:: Supplied text ::
----
For the Artificial Intelligence Fundamentals (AIF) exam, I chose to work on the **Pokémon VGC AI competition project**, specifically pursuing the **Battle Policy track**.  

The implemented battle policy interacts with a predefined environment—a highly convenient framework [1]—that manages the game state and its updates, allowing the user to focus solely on policy development.  

**The goal of the policy is to defeat any other battle policy, regardless of the team composition used.**  

The game of **Pokémon** is particularly interesting. When considering teams of three Pokémon, the branching factor for each player's possible states is at most **6** (four attack moves and 2 switches). Both players select their moves simultaneously, and the new game state is then evaluated.

There are multiple factors to take into account:

1. An agent may encounter issues such as infinite looping, continuously selecting the `switch` action.  

2. In the short term (i.e., looking one turn ahead), we can make a reasonable estimation of the new state, but in the long term, this estimation loses significance due to several factors:  
  a. The game incorporates **probability**, introducing randomness into outcomes.  
  b. During the initial phases, the game is **not fully observable**, meaning we might complete a battle without ever having full knowledge of the opponent’s team.  

For these reasons, I decided to implement a **Monte Carlo Tree Search (MCTS)-based Battle Policy**. My goal was to leverage the robustness of **MCTS**, complemented by heuristics to guide the playouts and the node selection effectively.  

## **Related Work**  

The application of artificial intelligence in Pokémon Video Game Championships has been explored through various methodologies, notably Monte Carlo Tree Search and Reinforcement Learning.  

MCTS has been successfully utilized in developing AI agents for Pokémon battles. **Norström (2019)** identified MCTS as an effective algorithm for full-scale Pokémon battles, emphasizing its balance between exploration and exploitation in decision-making processes [2].
----
:: Listed entries ::
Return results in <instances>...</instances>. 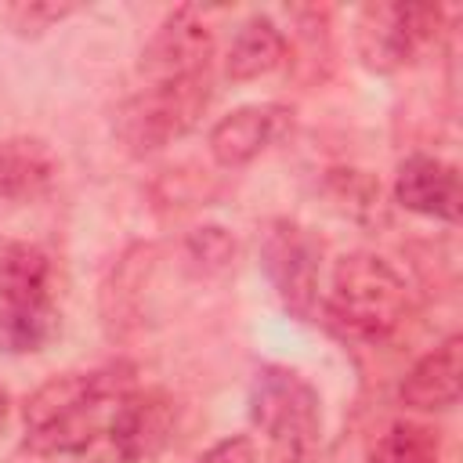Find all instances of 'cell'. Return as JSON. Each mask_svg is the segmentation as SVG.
<instances>
[{
	"mask_svg": "<svg viewBox=\"0 0 463 463\" xmlns=\"http://www.w3.org/2000/svg\"><path fill=\"white\" fill-rule=\"evenodd\" d=\"M134 387V365L127 362L47 380L22 409L25 449L36 456L87 452L98 438H105L116 402Z\"/></svg>",
	"mask_w": 463,
	"mask_h": 463,
	"instance_id": "cell-1",
	"label": "cell"
},
{
	"mask_svg": "<svg viewBox=\"0 0 463 463\" xmlns=\"http://www.w3.org/2000/svg\"><path fill=\"white\" fill-rule=\"evenodd\" d=\"M409 311V293L402 275L376 253H344L329 279L326 315L329 322L362 344L391 340Z\"/></svg>",
	"mask_w": 463,
	"mask_h": 463,
	"instance_id": "cell-2",
	"label": "cell"
},
{
	"mask_svg": "<svg viewBox=\"0 0 463 463\" xmlns=\"http://www.w3.org/2000/svg\"><path fill=\"white\" fill-rule=\"evenodd\" d=\"M58 333L54 264L33 242L0 250V351L33 354Z\"/></svg>",
	"mask_w": 463,
	"mask_h": 463,
	"instance_id": "cell-3",
	"label": "cell"
},
{
	"mask_svg": "<svg viewBox=\"0 0 463 463\" xmlns=\"http://www.w3.org/2000/svg\"><path fill=\"white\" fill-rule=\"evenodd\" d=\"M250 420L268 438V463H315L322 409L318 391L286 365H260L250 383Z\"/></svg>",
	"mask_w": 463,
	"mask_h": 463,
	"instance_id": "cell-4",
	"label": "cell"
},
{
	"mask_svg": "<svg viewBox=\"0 0 463 463\" xmlns=\"http://www.w3.org/2000/svg\"><path fill=\"white\" fill-rule=\"evenodd\" d=\"M213 76L184 83H141L116 112V137L130 156H148L184 137L206 112Z\"/></svg>",
	"mask_w": 463,
	"mask_h": 463,
	"instance_id": "cell-5",
	"label": "cell"
},
{
	"mask_svg": "<svg viewBox=\"0 0 463 463\" xmlns=\"http://www.w3.org/2000/svg\"><path fill=\"white\" fill-rule=\"evenodd\" d=\"M438 25H441V7L376 0L365 4L354 18V51L369 72L387 76L405 69L434 40Z\"/></svg>",
	"mask_w": 463,
	"mask_h": 463,
	"instance_id": "cell-6",
	"label": "cell"
},
{
	"mask_svg": "<svg viewBox=\"0 0 463 463\" xmlns=\"http://www.w3.org/2000/svg\"><path fill=\"white\" fill-rule=\"evenodd\" d=\"M260 271L268 275L275 297L293 318H311L318 307V271H322V246L318 239L289 221L275 217L260 228Z\"/></svg>",
	"mask_w": 463,
	"mask_h": 463,
	"instance_id": "cell-7",
	"label": "cell"
},
{
	"mask_svg": "<svg viewBox=\"0 0 463 463\" xmlns=\"http://www.w3.org/2000/svg\"><path fill=\"white\" fill-rule=\"evenodd\" d=\"M213 33L206 29L195 7H174L137 58L141 83H184L199 76H213Z\"/></svg>",
	"mask_w": 463,
	"mask_h": 463,
	"instance_id": "cell-8",
	"label": "cell"
},
{
	"mask_svg": "<svg viewBox=\"0 0 463 463\" xmlns=\"http://www.w3.org/2000/svg\"><path fill=\"white\" fill-rule=\"evenodd\" d=\"M174 430V405L163 391H127L112 416L105 441L112 445L119 463H148Z\"/></svg>",
	"mask_w": 463,
	"mask_h": 463,
	"instance_id": "cell-9",
	"label": "cell"
},
{
	"mask_svg": "<svg viewBox=\"0 0 463 463\" xmlns=\"http://www.w3.org/2000/svg\"><path fill=\"white\" fill-rule=\"evenodd\" d=\"M289 116L293 112L286 105H271V101L242 105V109L221 116L210 127V137H206L213 163L224 166V170H239V166L253 163L264 148H271L286 134Z\"/></svg>",
	"mask_w": 463,
	"mask_h": 463,
	"instance_id": "cell-10",
	"label": "cell"
},
{
	"mask_svg": "<svg viewBox=\"0 0 463 463\" xmlns=\"http://www.w3.org/2000/svg\"><path fill=\"white\" fill-rule=\"evenodd\" d=\"M394 199L409 213L456 224L463 213V188L452 163L438 156H409L394 174Z\"/></svg>",
	"mask_w": 463,
	"mask_h": 463,
	"instance_id": "cell-11",
	"label": "cell"
},
{
	"mask_svg": "<svg viewBox=\"0 0 463 463\" xmlns=\"http://www.w3.org/2000/svg\"><path fill=\"white\" fill-rule=\"evenodd\" d=\"M459 387H463V340L459 333H452L405 373L398 398L405 409L441 412L459 402Z\"/></svg>",
	"mask_w": 463,
	"mask_h": 463,
	"instance_id": "cell-12",
	"label": "cell"
},
{
	"mask_svg": "<svg viewBox=\"0 0 463 463\" xmlns=\"http://www.w3.org/2000/svg\"><path fill=\"white\" fill-rule=\"evenodd\" d=\"M58 181L54 152L36 137H7L0 141V199L7 203H36Z\"/></svg>",
	"mask_w": 463,
	"mask_h": 463,
	"instance_id": "cell-13",
	"label": "cell"
},
{
	"mask_svg": "<svg viewBox=\"0 0 463 463\" xmlns=\"http://www.w3.org/2000/svg\"><path fill=\"white\" fill-rule=\"evenodd\" d=\"M156 264V246L148 242H137L130 246L109 271L105 286H101V315H105V326L112 333H123L127 326L137 322L141 315V293L148 286V271Z\"/></svg>",
	"mask_w": 463,
	"mask_h": 463,
	"instance_id": "cell-14",
	"label": "cell"
},
{
	"mask_svg": "<svg viewBox=\"0 0 463 463\" xmlns=\"http://www.w3.org/2000/svg\"><path fill=\"white\" fill-rule=\"evenodd\" d=\"M282 61H286V36H282V29L271 18L253 14L232 36V47L224 54V76L232 83H250V80H260V76L275 72Z\"/></svg>",
	"mask_w": 463,
	"mask_h": 463,
	"instance_id": "cell-15",
	"label": "cell"
},
{
	"mask_svg": "<svg viewBox=\"0 0 463 463\" xmlns=\"http://www.w3.org/2000/svg\"><path fill=\"white\" fill-rule=\"evenodd\" d=\"M369 463H441V441L430 427L420 423H391L373 452Z\"/></svg>",
	"mask_w": 463,
	"mask_h": 463,
	"instance_id": "cell-16",
	"label": "cell"
},
{
	"mask_svg": "<svg viewBox=\"0 0 463 463\" xmlns=\"http://www.w3.org/2000/svg\"><path fill=\"white\" fill-rule=\"evenodd\" d=\"M184 260L195 275L210 279V275H224L232 264H235V239L217 228V224H206V228H195L188 239H184Z\"/></svg>",
	"mask_w": 463,
	"mask_h": 463,
	"instance_id": "cell-17",
	"label": "cell"
},
{
	"mask_svg": "<svg viewBox=\"0 0 463 463\" xmlns=\"http://www.w3.org/2000/svg\"><path fill=\"white\" fill-rule=\"evenodd\" d=\"M80 7L76 4H54V0H29V4H11L4 14L11 22V29L18 36H40L43 29L58 25L61 18L76 14Z\"/></svg>",
	"mask_w": 463,
	"mask_h": 463,
	"instance_id": "cell-18",
	"label": "cell"
},
{
	"mask_svg": "<svg viewBox=\"0 0 463 463\" xmlns=\"http://www.w3.org/2000/svg\"><path fill=\"white\" fill-rule=\"evenodd\" d=\"M195 463H257V445L246 434H232V438L213 441Z\"/></svg>",
	"mask_w": 463,
	"mask_h": 463,
	"instance_id": "cell-19",
	"label": "cell"
},
{
	"mask_svg": "<svg viewBox=\"0 0 463 463\" xmlns=\"http://www.w3.org/2000/svg\"><path fill=\"white\" fill-rule=\"evenodd\" d=\"M4 420H7V391L0 387V427H4Z\"/></svg>",
	"mask_w": 463,
	"mask_h": 463,
	"instance_id": "cell-20",
	"label": "cell"
}]
</instances>
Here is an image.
----
:: To be done ::
Carry on the write-up about the Pokémon VGC battle policy, starting right after its final sentence.

:: The answer ::
Additionally, the implementation of Information Set Monte Carlo Tree Search has been proposed by **Ihara H., et al. (2018)** [3] to address the imperfect information scenarios inherent in Pokémon battles, aiming to mitigate strategy fusion issues caused by determinization.  

RL approaches have also been applied to develop competitive Pokémon battle strategies. **Kalose and Kaya (2018)** [4] explored RL techniques to determine optimal battle strategies, demonstrating RL's potential in handling the complexities of Pokémon battles.  

Moreover, the integration of deep reinforcement learning and neuroevolution has been investigated by **Rodriguez, G., et al. (2024)** [5] to enhance AI performance in the VGC context, highlighting the adaptability of these methods to the game's dynamic environment.

## **Methodologies**  

The Monte Carlo Tree Search algorithm runs an arbitrary number of simulations from the current game state and selects the **most promising** action.  

The algorithm consists of four phases:  
- *Selection*: Identifies the most suitable node to expand within the current tree of states.  
- *Expansion*: Expands the selected node by adding new child nodes.  
- *Simulation*: Simulates gameplay from the newly expanded node down to a terminal state.  
- *Backpropagation*: Propagates the simulation results back up the tree to update node values.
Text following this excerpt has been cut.